On Wed, Nov 16, 2011 at 12:29 AM, Brian Dickson
<[email protected]> wrote:
> Understanding the "real" threats, and worked, real-world examples, is 
> important.
>
> I cannot believe anyone in this WG would be ignorant of things like this:
>
> http://www.defcon.org/images/defcon-16/dc16-presentations/defcon-16-pilosov-kapela.pdf

this is referred to several times in Stephen Kent's presentations
actually, and in Randy's presentations to RIR/etc folk.

> Does this illustrate the importance of not only validating origins,
> but also only using signed prefixes if you are participating in
> BGPsec?

sure, but if your customer forgets to pay a bill, calls you up and
(post proper 'this is the customer' authentication) says: "Hey, srsly,
I forgot, checks in the mail to ARIN, can you accept our route pls?"

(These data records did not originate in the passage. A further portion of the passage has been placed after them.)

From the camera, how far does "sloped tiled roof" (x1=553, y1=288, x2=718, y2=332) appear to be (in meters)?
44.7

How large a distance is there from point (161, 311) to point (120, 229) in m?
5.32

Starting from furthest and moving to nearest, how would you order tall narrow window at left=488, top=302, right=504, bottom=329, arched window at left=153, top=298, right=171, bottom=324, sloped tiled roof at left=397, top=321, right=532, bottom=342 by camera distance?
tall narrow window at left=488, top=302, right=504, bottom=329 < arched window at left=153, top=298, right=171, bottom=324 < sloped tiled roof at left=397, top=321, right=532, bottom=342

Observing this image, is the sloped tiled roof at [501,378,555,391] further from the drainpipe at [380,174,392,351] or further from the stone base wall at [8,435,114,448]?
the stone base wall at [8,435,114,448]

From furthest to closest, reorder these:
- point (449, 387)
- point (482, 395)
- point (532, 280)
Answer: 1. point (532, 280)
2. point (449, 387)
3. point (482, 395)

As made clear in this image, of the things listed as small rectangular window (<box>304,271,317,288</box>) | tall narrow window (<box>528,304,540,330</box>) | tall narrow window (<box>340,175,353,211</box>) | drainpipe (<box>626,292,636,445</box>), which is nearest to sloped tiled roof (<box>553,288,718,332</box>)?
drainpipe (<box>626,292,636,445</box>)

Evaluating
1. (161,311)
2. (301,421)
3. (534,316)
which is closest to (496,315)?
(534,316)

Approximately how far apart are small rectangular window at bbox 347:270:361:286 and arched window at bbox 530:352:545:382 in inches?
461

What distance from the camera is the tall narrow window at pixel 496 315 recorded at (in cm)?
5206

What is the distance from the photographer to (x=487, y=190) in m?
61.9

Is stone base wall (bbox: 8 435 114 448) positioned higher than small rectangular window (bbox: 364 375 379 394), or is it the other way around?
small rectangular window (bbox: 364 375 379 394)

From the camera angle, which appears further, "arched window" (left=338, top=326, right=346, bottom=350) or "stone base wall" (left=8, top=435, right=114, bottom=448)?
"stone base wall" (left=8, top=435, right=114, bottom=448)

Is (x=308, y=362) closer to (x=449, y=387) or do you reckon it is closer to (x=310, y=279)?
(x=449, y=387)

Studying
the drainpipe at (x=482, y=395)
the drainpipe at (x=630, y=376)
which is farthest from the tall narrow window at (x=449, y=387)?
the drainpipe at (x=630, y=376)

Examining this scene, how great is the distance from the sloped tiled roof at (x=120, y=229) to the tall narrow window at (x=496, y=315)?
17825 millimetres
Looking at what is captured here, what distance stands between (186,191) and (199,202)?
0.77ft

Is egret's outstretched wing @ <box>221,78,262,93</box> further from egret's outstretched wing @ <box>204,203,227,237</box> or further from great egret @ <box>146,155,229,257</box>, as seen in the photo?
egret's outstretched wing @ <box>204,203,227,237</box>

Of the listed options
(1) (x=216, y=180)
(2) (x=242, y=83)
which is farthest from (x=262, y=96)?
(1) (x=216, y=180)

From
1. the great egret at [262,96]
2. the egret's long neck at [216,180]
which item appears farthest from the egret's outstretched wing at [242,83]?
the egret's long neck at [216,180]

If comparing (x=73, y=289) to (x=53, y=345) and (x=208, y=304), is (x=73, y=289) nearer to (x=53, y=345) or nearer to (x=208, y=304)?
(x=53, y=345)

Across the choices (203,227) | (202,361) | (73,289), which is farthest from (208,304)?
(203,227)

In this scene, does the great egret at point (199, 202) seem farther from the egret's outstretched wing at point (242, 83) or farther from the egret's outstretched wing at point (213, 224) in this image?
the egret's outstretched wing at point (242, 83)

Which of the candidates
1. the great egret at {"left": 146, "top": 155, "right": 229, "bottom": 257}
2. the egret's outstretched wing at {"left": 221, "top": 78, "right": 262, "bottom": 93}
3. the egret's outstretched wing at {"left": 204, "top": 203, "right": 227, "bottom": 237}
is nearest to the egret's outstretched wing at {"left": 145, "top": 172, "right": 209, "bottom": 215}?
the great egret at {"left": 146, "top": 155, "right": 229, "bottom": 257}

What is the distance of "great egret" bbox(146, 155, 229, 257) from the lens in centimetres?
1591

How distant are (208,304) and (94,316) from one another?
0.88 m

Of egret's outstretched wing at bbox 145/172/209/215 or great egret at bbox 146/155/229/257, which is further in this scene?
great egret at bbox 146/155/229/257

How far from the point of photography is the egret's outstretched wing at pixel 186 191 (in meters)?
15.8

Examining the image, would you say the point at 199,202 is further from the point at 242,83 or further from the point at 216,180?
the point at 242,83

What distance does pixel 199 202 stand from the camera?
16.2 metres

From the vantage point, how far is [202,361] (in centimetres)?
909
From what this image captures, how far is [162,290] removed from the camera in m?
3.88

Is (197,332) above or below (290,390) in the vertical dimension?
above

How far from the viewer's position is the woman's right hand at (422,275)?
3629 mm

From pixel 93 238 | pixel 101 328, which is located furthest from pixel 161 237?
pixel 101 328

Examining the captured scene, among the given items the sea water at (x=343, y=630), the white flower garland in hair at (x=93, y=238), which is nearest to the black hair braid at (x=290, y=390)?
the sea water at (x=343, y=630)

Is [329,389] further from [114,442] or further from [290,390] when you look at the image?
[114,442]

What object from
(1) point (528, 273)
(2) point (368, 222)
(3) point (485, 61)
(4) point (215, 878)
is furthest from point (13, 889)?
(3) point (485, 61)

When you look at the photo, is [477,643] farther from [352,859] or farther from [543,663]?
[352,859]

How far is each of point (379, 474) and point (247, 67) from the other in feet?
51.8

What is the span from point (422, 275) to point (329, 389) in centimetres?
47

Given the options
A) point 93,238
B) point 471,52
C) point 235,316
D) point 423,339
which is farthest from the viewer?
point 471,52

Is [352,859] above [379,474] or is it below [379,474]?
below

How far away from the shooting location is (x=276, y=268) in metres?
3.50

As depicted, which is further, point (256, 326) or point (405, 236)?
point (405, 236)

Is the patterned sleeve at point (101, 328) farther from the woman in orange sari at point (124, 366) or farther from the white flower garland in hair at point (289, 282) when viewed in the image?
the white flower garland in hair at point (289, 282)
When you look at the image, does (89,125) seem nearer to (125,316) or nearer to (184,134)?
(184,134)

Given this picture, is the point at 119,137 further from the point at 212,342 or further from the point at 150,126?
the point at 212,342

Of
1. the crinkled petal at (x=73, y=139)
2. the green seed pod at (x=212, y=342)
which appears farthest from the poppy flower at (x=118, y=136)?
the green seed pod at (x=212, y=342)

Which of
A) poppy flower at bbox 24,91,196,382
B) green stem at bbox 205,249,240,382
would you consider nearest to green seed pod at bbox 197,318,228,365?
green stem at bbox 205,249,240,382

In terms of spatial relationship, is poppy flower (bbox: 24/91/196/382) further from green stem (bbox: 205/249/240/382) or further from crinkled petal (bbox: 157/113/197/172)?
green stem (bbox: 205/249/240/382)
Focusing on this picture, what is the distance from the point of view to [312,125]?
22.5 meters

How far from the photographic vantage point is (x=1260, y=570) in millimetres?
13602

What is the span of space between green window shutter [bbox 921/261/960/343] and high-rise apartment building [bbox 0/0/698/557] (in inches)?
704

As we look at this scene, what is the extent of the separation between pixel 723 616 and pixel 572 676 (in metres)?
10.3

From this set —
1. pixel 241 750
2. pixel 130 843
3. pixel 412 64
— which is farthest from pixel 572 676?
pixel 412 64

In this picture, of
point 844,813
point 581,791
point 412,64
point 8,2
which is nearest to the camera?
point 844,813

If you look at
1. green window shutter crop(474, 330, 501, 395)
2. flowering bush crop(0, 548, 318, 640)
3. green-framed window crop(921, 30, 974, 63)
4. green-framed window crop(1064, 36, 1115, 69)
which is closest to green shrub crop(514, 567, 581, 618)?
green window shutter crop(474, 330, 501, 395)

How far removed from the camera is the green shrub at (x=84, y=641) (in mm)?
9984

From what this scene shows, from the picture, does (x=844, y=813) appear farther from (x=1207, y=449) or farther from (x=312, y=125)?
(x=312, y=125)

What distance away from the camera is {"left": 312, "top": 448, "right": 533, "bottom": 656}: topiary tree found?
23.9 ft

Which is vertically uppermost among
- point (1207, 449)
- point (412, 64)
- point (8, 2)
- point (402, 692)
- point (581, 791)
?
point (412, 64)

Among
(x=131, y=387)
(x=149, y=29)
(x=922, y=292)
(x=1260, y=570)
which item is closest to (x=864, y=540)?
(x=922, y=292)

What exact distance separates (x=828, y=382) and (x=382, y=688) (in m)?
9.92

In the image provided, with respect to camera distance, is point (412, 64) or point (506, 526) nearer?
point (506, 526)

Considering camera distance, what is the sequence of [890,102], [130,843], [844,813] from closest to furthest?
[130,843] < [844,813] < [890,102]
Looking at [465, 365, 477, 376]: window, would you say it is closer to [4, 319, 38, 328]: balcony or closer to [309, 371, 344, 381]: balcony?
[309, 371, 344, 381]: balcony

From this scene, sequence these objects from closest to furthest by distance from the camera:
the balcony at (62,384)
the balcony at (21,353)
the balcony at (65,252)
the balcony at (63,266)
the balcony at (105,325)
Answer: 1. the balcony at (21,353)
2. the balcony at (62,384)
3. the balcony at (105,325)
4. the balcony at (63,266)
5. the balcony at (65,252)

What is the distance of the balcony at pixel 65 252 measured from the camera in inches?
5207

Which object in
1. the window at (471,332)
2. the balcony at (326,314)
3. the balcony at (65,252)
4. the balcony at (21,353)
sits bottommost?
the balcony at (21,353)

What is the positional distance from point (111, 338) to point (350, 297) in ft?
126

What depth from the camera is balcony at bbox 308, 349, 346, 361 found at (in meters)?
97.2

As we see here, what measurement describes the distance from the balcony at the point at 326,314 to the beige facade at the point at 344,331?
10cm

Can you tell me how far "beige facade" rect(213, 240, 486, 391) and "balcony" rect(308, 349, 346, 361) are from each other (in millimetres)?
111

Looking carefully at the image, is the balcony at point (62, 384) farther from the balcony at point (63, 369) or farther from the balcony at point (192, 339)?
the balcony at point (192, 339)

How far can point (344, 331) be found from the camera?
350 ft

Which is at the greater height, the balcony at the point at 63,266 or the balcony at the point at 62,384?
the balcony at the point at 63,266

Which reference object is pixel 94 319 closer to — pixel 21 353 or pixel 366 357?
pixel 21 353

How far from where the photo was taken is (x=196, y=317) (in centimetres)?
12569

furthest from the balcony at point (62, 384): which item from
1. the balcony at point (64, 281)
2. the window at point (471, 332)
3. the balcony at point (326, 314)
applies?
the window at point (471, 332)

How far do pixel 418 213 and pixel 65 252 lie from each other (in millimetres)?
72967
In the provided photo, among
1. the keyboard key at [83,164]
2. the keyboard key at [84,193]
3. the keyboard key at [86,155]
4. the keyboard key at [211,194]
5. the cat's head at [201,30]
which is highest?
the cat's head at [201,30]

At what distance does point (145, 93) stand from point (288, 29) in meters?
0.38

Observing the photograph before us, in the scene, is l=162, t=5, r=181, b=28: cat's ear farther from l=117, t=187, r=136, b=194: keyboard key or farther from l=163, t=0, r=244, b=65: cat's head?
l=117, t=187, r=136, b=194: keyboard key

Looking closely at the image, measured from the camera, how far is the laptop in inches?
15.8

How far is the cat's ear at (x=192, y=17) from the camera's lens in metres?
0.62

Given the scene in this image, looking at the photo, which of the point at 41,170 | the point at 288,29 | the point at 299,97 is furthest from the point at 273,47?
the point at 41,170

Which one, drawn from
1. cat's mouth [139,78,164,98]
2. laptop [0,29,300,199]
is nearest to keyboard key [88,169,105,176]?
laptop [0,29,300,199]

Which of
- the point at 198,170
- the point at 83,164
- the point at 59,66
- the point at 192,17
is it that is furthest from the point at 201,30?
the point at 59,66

you may be willing to do same, you may also be willing to do this in
the case of internal services routes that you don't actually want
externally visible.

> And the importance of minimizing or eliminating the ability of someone
> currently off-axis, from becoming on-axis?

sure, see referenced slides from Kent. (and bgpsec as spec'd would
squish pilosov/kapella)

> Preferably eliminating exploitation of lack of proper trust boundaries
> WRT leakage (reannouncement permissions)?

re-announcement is 'harder' since it's not clear if NTT is supposed to
be passing cogent aol's routes or not, is it?

> (It is difficult to change from off-axis to on-axis without "leaking"
> - the only time "leaking" isn't strictly required, is when already
> on-axis.)
>
> Jakob, please view the whole presentation above. It was more than 3
> years ago... You should have heard of it by now.